Information shown
::::::::
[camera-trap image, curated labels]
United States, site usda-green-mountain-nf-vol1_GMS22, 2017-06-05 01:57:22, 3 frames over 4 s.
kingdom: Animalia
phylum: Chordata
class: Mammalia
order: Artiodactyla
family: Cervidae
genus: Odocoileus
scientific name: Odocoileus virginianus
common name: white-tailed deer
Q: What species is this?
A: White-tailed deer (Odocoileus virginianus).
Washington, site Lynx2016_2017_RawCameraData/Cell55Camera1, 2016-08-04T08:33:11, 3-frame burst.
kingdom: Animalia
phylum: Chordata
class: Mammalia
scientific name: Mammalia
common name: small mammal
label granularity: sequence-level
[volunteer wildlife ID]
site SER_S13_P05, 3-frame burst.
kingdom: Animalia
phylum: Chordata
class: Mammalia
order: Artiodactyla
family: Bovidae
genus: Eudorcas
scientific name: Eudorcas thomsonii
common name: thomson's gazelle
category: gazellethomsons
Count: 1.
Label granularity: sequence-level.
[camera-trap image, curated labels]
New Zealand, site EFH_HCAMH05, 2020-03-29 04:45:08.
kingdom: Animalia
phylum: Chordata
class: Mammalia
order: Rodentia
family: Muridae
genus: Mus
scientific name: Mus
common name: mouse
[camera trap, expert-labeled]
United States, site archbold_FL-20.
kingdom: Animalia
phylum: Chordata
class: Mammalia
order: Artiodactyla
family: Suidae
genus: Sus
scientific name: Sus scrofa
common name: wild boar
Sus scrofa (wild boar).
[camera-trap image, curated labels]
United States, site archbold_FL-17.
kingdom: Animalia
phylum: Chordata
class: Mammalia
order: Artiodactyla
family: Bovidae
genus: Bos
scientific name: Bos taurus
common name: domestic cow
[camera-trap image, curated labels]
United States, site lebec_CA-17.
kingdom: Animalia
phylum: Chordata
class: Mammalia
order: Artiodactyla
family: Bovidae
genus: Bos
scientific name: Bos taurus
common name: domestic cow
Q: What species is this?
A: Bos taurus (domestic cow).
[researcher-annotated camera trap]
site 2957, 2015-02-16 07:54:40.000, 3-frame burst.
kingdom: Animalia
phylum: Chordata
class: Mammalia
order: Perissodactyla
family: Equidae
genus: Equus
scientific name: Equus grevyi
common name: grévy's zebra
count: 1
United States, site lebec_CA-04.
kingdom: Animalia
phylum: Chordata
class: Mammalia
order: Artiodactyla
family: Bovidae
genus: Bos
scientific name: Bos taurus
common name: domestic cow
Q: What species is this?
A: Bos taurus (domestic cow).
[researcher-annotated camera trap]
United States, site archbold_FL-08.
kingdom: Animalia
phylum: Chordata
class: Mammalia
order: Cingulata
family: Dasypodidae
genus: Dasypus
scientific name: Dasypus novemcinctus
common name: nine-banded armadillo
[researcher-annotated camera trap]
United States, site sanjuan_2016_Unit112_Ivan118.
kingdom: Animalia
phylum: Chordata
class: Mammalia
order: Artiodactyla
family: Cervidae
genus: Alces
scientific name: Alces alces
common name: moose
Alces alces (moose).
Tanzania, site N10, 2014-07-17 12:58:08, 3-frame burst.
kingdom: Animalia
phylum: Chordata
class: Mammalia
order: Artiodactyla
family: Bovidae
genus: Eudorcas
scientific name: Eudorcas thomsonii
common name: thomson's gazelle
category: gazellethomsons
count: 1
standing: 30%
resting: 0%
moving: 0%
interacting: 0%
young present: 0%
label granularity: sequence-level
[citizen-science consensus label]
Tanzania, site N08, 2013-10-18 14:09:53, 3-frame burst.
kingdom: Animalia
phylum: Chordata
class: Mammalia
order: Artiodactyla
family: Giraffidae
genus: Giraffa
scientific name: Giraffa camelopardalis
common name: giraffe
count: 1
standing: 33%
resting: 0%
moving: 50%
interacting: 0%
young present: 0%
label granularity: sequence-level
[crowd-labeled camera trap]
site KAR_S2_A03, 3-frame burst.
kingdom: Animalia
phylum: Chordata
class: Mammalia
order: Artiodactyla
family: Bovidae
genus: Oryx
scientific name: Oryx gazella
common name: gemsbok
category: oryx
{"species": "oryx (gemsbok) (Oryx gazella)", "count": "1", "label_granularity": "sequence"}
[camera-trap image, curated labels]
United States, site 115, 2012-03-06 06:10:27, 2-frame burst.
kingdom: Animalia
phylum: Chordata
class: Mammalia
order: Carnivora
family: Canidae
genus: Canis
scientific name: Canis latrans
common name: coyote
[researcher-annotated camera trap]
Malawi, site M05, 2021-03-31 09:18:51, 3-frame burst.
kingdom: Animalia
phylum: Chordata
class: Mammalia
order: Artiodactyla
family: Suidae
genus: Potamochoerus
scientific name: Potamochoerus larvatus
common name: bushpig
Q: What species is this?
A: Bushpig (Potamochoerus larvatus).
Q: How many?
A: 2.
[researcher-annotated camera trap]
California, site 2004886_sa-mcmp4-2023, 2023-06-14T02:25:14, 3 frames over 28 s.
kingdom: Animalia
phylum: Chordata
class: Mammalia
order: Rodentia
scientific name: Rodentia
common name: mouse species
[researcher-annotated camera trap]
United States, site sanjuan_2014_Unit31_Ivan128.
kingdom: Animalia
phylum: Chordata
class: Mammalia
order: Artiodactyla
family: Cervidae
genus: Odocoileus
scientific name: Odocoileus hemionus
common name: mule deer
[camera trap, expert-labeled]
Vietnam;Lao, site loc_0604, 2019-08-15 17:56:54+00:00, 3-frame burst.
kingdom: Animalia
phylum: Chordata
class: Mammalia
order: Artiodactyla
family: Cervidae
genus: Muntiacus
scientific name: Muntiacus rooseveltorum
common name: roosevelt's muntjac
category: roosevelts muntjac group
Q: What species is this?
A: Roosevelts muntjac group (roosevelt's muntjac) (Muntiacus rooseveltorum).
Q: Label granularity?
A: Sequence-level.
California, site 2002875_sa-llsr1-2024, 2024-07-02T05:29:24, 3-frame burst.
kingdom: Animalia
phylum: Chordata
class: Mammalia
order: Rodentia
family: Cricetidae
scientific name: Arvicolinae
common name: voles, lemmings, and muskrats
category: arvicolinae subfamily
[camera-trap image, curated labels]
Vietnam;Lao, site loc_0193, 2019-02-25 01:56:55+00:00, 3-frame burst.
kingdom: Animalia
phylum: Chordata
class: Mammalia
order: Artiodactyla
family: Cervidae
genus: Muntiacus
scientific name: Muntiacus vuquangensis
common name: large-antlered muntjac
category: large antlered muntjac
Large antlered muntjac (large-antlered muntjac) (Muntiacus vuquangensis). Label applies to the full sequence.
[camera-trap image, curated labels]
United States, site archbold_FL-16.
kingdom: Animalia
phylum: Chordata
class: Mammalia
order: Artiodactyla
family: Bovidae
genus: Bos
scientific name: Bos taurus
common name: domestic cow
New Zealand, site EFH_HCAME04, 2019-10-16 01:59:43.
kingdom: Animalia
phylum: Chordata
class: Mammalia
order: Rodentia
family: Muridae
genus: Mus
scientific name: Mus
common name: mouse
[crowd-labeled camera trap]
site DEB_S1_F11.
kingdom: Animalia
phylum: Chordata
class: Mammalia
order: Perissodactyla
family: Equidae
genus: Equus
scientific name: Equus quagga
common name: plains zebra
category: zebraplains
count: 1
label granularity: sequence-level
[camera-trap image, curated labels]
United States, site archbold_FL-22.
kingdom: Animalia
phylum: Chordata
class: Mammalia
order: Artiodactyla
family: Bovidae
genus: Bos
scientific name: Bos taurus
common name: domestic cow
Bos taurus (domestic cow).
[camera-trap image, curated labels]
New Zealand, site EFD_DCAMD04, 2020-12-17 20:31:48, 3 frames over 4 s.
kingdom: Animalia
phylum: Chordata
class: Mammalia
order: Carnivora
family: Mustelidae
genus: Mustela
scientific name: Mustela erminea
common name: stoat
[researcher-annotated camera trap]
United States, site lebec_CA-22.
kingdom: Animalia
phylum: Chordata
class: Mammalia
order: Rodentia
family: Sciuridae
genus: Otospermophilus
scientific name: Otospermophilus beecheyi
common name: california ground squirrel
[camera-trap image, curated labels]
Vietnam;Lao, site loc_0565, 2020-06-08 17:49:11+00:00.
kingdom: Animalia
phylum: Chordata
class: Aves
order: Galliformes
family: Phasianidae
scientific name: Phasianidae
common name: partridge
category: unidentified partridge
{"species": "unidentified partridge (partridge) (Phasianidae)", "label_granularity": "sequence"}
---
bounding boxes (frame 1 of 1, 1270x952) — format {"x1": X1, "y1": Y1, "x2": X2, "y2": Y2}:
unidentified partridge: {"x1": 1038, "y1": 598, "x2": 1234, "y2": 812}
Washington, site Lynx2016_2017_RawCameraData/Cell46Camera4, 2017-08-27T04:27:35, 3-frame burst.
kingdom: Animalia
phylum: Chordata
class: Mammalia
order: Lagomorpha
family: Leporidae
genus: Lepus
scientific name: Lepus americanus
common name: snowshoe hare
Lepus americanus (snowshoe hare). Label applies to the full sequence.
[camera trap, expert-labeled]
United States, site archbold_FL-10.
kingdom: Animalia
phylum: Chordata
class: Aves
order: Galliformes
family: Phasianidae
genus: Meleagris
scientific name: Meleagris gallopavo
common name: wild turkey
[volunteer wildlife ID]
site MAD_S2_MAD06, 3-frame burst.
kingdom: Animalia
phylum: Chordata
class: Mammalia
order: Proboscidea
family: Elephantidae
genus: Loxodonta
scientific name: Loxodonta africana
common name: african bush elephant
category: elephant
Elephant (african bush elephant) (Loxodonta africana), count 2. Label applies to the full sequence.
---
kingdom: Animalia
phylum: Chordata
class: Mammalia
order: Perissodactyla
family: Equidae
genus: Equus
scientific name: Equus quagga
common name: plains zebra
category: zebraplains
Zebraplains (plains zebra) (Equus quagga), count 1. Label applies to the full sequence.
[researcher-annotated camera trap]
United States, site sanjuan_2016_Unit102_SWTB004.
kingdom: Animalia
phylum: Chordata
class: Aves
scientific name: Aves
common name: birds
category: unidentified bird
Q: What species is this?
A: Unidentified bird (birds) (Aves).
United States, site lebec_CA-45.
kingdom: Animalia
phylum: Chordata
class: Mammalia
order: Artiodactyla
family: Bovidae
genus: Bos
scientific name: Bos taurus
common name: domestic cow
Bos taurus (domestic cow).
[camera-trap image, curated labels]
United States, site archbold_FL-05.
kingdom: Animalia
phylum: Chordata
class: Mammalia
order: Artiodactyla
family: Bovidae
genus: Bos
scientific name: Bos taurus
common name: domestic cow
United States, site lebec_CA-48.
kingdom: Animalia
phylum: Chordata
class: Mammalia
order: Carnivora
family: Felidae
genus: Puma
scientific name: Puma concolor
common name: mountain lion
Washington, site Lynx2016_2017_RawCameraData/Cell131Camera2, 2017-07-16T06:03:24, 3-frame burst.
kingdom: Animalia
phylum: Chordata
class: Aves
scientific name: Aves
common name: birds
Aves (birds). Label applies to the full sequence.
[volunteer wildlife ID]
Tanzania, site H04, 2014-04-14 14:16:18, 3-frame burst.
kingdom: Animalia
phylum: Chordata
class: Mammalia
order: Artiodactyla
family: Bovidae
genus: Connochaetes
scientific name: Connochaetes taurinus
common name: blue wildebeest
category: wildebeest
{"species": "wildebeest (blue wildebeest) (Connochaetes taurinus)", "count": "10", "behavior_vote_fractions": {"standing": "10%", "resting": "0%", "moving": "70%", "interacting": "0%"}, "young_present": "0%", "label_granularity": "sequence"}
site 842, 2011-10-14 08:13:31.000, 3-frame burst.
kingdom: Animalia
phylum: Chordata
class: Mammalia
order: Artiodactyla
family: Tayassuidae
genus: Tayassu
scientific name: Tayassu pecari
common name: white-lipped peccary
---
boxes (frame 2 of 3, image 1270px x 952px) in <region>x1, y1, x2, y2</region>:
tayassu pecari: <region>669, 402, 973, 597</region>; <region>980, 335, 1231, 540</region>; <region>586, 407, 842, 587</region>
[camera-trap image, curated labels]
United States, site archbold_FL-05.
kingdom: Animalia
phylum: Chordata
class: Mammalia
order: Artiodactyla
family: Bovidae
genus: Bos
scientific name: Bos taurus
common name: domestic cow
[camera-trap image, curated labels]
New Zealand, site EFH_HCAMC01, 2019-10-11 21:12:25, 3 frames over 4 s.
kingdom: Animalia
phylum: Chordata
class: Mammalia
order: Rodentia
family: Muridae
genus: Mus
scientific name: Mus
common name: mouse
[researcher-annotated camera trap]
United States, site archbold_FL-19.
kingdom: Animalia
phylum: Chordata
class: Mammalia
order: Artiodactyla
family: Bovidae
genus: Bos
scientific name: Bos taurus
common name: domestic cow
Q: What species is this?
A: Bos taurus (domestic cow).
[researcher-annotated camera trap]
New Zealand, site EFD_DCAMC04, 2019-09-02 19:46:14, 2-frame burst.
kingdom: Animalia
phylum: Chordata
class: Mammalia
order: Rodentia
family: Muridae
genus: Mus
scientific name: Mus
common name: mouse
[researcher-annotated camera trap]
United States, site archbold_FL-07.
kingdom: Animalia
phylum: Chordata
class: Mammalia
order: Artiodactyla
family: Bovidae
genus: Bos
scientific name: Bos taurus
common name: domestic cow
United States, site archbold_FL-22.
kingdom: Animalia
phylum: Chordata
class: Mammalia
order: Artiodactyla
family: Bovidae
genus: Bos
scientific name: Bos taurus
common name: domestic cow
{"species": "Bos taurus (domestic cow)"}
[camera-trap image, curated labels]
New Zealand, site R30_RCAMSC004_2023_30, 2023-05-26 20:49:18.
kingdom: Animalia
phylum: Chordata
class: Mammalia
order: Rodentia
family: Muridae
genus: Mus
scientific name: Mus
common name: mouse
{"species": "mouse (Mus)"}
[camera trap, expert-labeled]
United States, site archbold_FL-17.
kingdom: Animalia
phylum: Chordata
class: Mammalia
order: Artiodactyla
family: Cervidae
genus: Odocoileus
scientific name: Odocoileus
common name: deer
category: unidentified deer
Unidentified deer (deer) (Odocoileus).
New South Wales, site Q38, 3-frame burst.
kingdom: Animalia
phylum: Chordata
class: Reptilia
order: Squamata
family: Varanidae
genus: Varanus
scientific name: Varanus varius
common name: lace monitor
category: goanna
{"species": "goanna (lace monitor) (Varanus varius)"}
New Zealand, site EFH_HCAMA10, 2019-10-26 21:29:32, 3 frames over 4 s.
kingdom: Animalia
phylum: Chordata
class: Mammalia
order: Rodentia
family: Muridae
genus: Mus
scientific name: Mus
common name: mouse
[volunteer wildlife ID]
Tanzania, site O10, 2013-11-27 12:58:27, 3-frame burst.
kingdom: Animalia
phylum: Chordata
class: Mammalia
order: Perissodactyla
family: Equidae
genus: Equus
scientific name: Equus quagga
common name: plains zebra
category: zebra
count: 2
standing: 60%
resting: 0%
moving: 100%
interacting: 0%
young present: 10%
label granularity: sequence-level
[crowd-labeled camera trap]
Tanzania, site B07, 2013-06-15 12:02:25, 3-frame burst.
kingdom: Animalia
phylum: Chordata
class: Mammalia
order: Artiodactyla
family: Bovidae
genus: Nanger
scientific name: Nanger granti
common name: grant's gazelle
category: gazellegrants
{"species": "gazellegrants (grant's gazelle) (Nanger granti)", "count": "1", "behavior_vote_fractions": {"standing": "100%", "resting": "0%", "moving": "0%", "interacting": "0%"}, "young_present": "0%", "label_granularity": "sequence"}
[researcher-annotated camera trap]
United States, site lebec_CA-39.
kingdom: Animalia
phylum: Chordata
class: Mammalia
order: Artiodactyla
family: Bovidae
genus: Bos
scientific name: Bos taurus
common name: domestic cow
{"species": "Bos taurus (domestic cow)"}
::::::::
Your instructions
Could you set down, word for word, only the lines above from the line with "scientific name: Giraffa camelopardalis" to the line with "site KAR_S2_A03, 3-frame burst.", including both?

Response area
scientific name: Giraffa camelopardalis
common name: giraffe
count: 1
standing: 33%
resting: 0%
moving: 50%
interacting: 0%
young present: 0%
label granularity: sequence-level
[crowd-labeled camera trap]
site KAR_S2_A03, 3-frame burst.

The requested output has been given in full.